The horizon of turns over which the task has to be completed can either be finite or infinite. The total reward accumulated depends, as mentioned, on the discount factor $\gamma$ and the rewards that the agent can extract out of the environment based on its decisions (actions) when interacting with the environment. For a set of trial runs of the agent, we can calculate the expectation by taking a weighted sum owf how likely each run is $p(x)$ and what is the total accumulated reward each run returns via the scoring function $R(x)$, resulting in the expression

$$\mathbb{E}[R(x)]=\sum _{x}p(x)R(x)$$

The aim of any RL technique is to maximize the expectation of this discounted total reward while navigating the environment. The cost function associated with such a scenario is

$$J(\theta )={\mathbb{E}}_{\tau \sim p_{\theta }}[R(\tau )]$$

This computes the expectation of rewards for a trajectory that has been sampled via the policy associated with $p_{\theta }$, which is ${\pi }_{\theta }$. The calculation of the expected return over all such possible trajectories can be calculated in either the discrete or continuous manner. For the simple discrete and continuous case we will therefore have

$$\underset{\text{discrete}}{\underbrace{J(\theta )=\sum _{\tau }{p}_{\theta }(\tau )R(\tau )}}\underset{\text{continuous}}{\underbrace{J(\theta )=\int p_{\theta }(\tau )R(\tau )d\tau }}$$

Note

The idea is to find the expectation over all the possible trajectories possible for an agent in the environment while accounting for the probabilistic effects of both the agent and the environment. For a setup with discrete actions and states this can be explicitly written out as

$$\sum _{s_0}\sum _{a_0}\sum _{s_1}\sum _{a_1}\dots p_{\theta }(\tau )R(\tau )$$

When everything is continuous, the same expectation over trajectories can be written as:

$$\int \rho (s_0)d{s}_o\int \pi (a_0\mid s_0)d{a}_0\int P(s_1\mid s_0,a_0)d{s}_1\dots R(\tau )$$

All of this is condensed into one compact notation represented in the above given continuous case integral

$$\int p_{\theta }(\tau )R(\tau )d\tau$$

For any turn $t$, consider $N$ total samples $a_t^{(1)},t^{(2)},\dots ,a_t^{(N)}$ all sampled from a particular policy ${\pi }_{\theta }$, such that $a_t^{(i)}\sim {\pi }_{\theta }(\cdot \mid s_t)$, then the expected reward, advantage, loss, etc. for that particular turn is dependent on the corresponding function $f(a^{(i)})$ and can be computed as

$${\mathbb{E}}_{a_t\sim {\pi }_{\theta }}[f(a_t)]\approx \frac{1}{N}\sum _{i=1}^{N}f\left(a^{(i)}\right)$$

This simulates the effect of drawing an action from the policy over multiple iterations. Similarly, for any $N$ complete trajectories sampled from the policy, the expectation of the policy over mentioned trajectories can be computed as

$${\mathbb{E}}_{\tau \sim {\pi }_{\theta }}[f(\tau )]\approx \frac{1}{N}\sum _{i=1}^{N}R\left({\tau }^{(i)}\right)$$

where $R(\tau )$ is the total rewards accumulated over the trajectory $\tau$. Gradients are taken inside the expectation, trajectories are sampled and $R(\tau )$ is evaluated in order to determine the best policy.

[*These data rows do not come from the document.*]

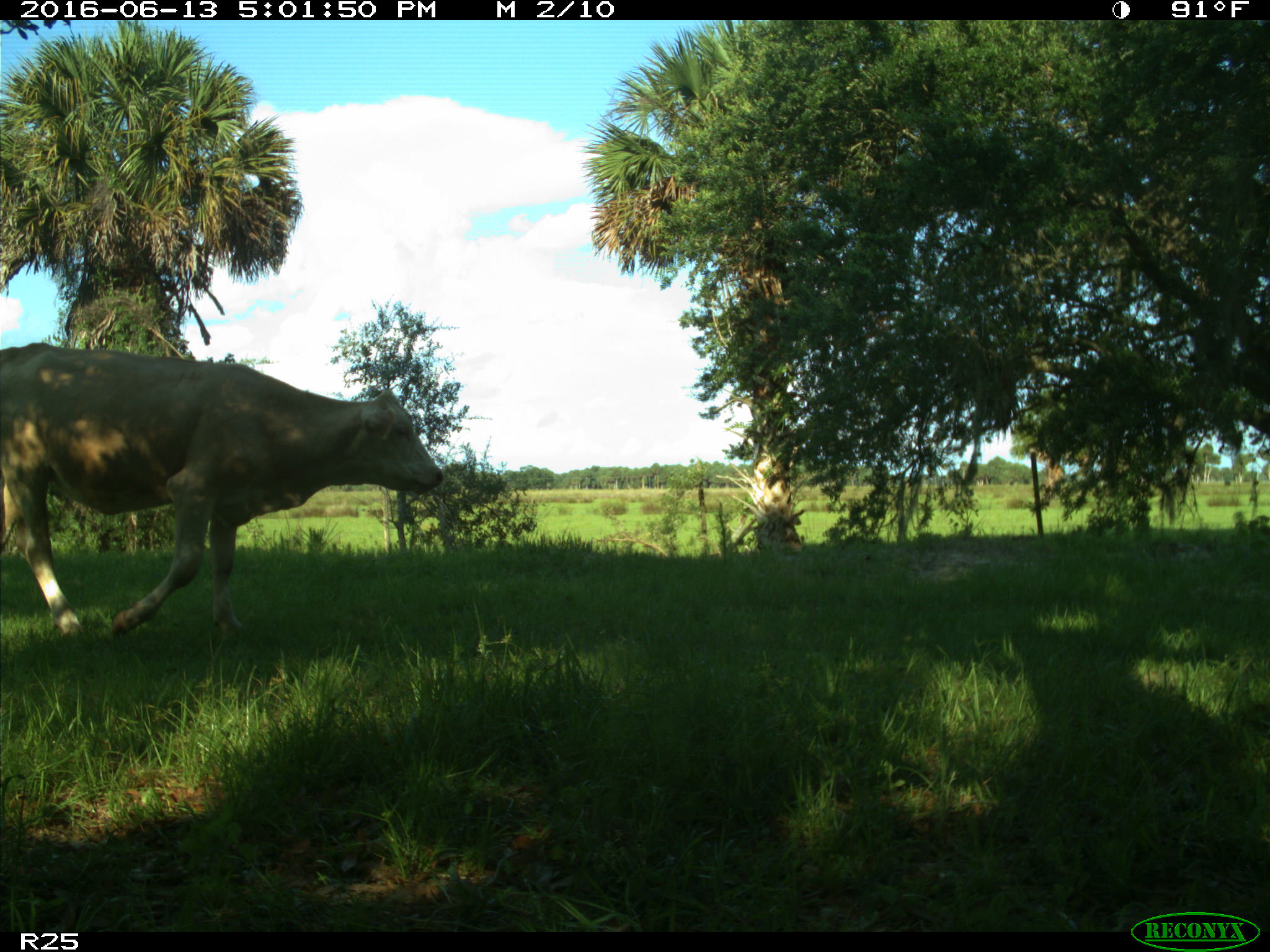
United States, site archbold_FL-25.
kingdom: Animalia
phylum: Chordata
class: Mammalia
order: Artiodactyla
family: Bovidae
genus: Bos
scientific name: Bos taurus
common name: domestic cow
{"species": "Bos taurus (domestic cow)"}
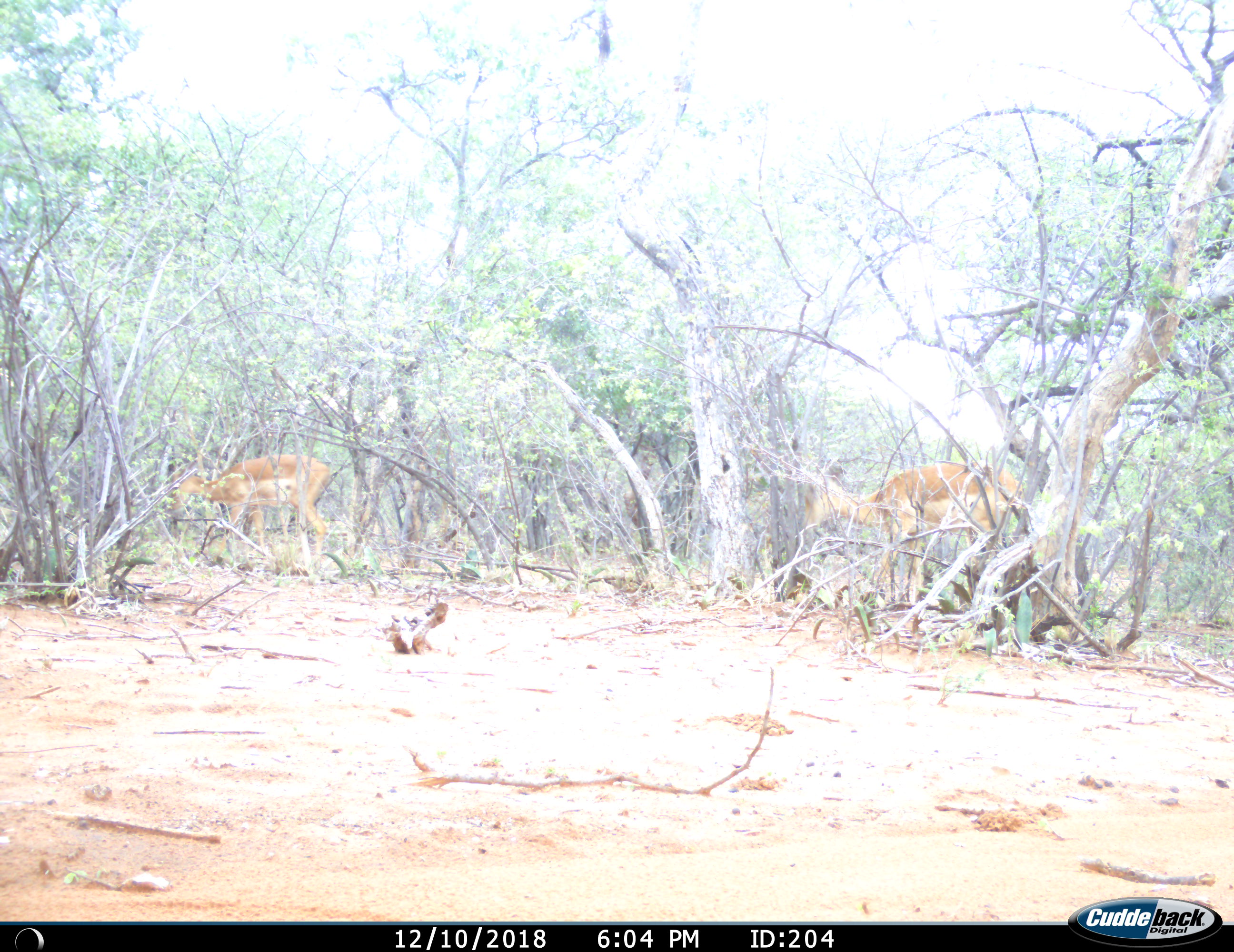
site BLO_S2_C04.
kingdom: Animalia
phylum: Chordata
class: Mammalia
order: Artiodactyla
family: Bovidae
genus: Aepyceros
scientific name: Aepyceros melampus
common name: impala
Impala (Aepyceros melampus), count 2. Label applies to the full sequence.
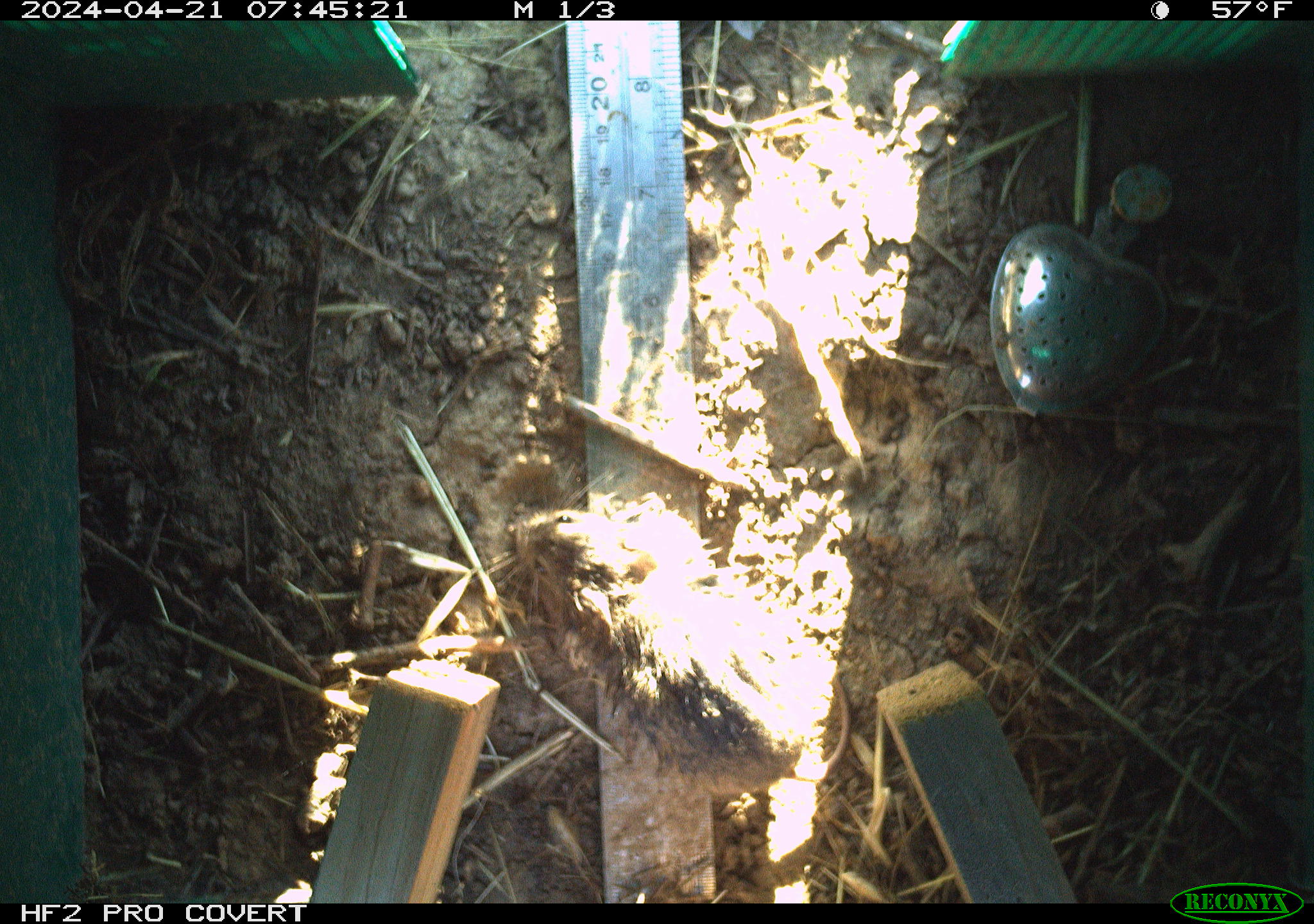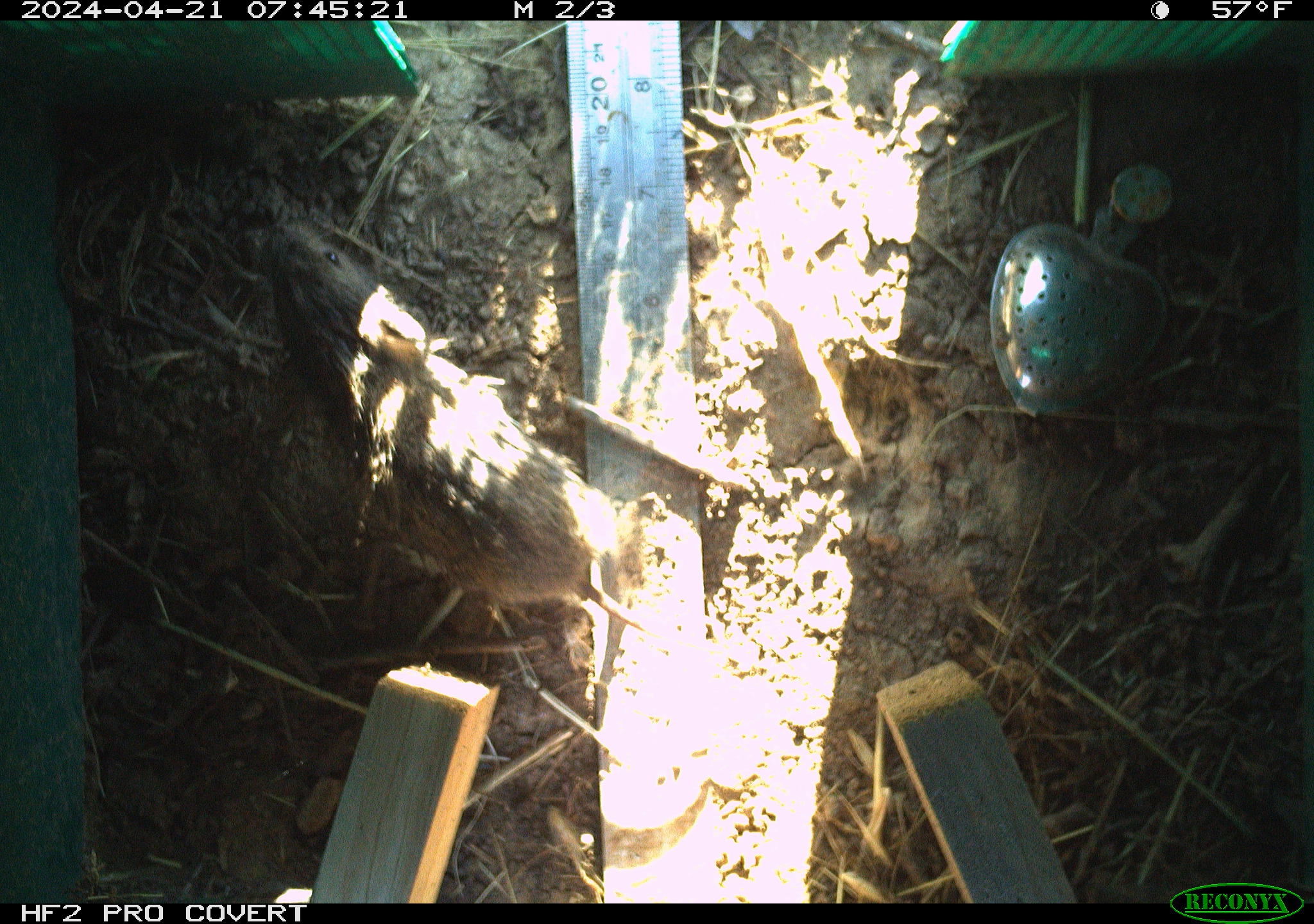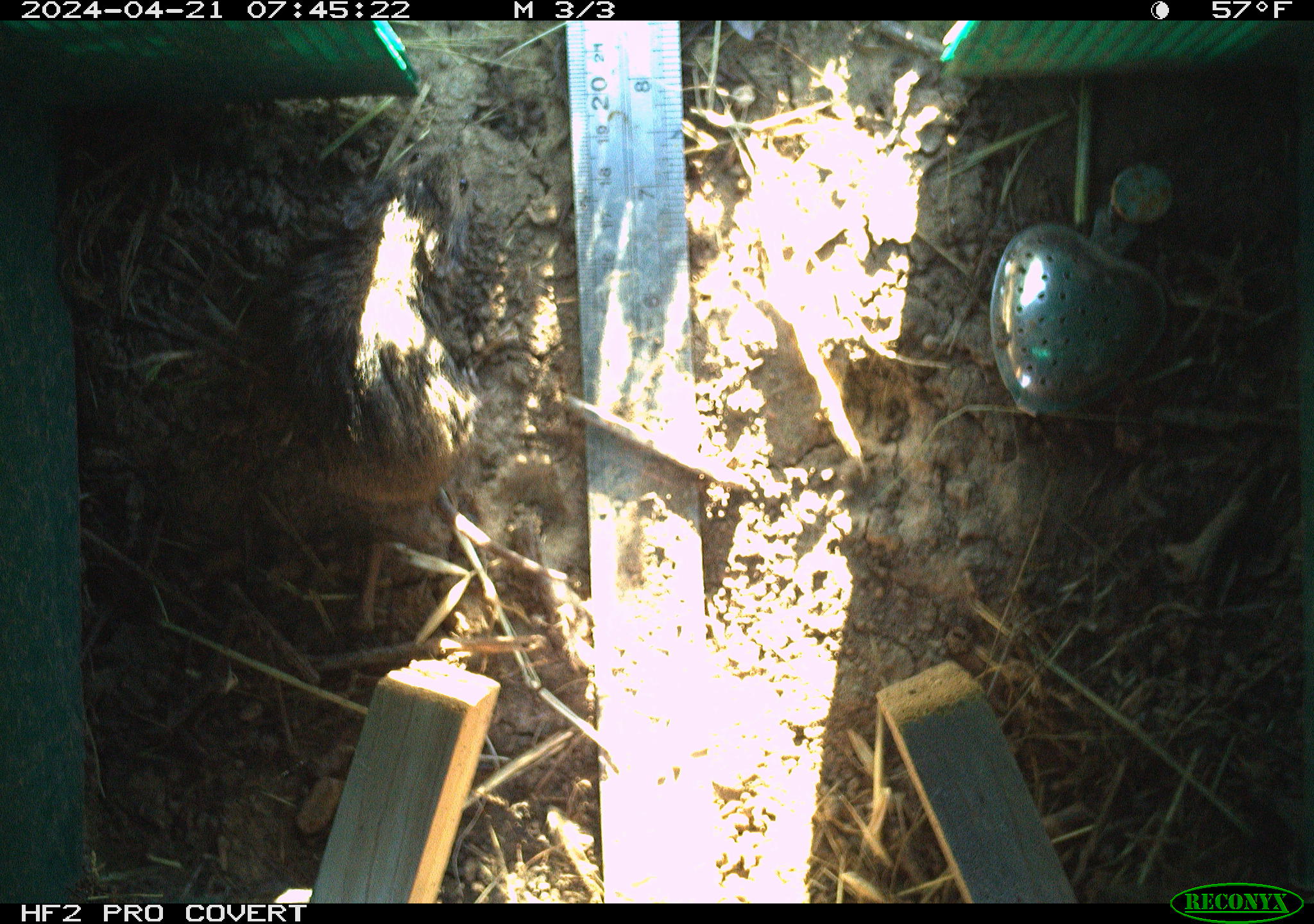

$$J(\theta )={\mathbb{E}}_{s_0\sim \rho }\left[{\mathbb{E}}_{a_t\sim {\pi }_{\theta }(\cdot \mid s_t),s_{t+1}\sim P(\cdot \mid s_t,a_t)}\left[\sum _{t=0}^T{\gamma }^t{r}_t\right]\right],T\in [0,\infty )$$

Taking the gradient of the continuous case expectation function

$${\nabla }_{\theta }J(\theta )={\nabla }_{\theta }\int p_{\theta }(\tau )R(\tau )d\tau$$

Since $p_{\theta }(\tau )$ is differentiable by $\theta$, and the gradient function ${\nabla }_{\theta }{p}_{\theta }(\tau )$ can be dominated by some other differentiable function $g$ such that $\int gd\mu <\infty$, the gradient can be swapped with the integral. This arises from a combination of Leibniz’s Theorem for differentiation under integrals and the dominated convergence theorem. The latter is ensured by the fact that any trajectory will be computed over a finite horizon $T$ and/or the rewards are discounted by a factor $\gamma <1$ thereby diminishing the return and eventually making the series convergent and allowing the integrals and limits to commute.

Info

Leibniz Integral Rule:

For the below integral

$${\int }_{a(x)}^{b(x)}f(x,t)dt-\infty <a(x),b(x)<\infty$$

if we seek to differentiate it w.r.t. $x$, the resulting expression will be of the form

$$\frac{d}{dx}\left({\int }_{a(x)}^{b(x)}f(x,t)dt\right)=f(x,b(x))\frac{db(x)}{dx}-f(x,a(x))\frac{da(x)}{dx}+{\int }_{a(x)}^{b(x)}\frac{\partial }{\partial x}f(x,t)dt$$

when $a(x)=a$ and $b(x)=b$, we will have a simpler resulting expression

$${\int }_a^b\frac{\partial }{\partial x}f(x,t)dt$$

This leads to the “trick” of putting the gradient, which is a derivative, under the integral sign. The additional conditions required are that $f(x,t)$ is continuous in $x$ and $t$ on the region $\{(x,t):a(x)\le t\le b(x)\}$ with an existing partial derivative w.r.t. $x$; $a(x)$ and $b(x)$ should also be finite, continuous, and differentiable functions.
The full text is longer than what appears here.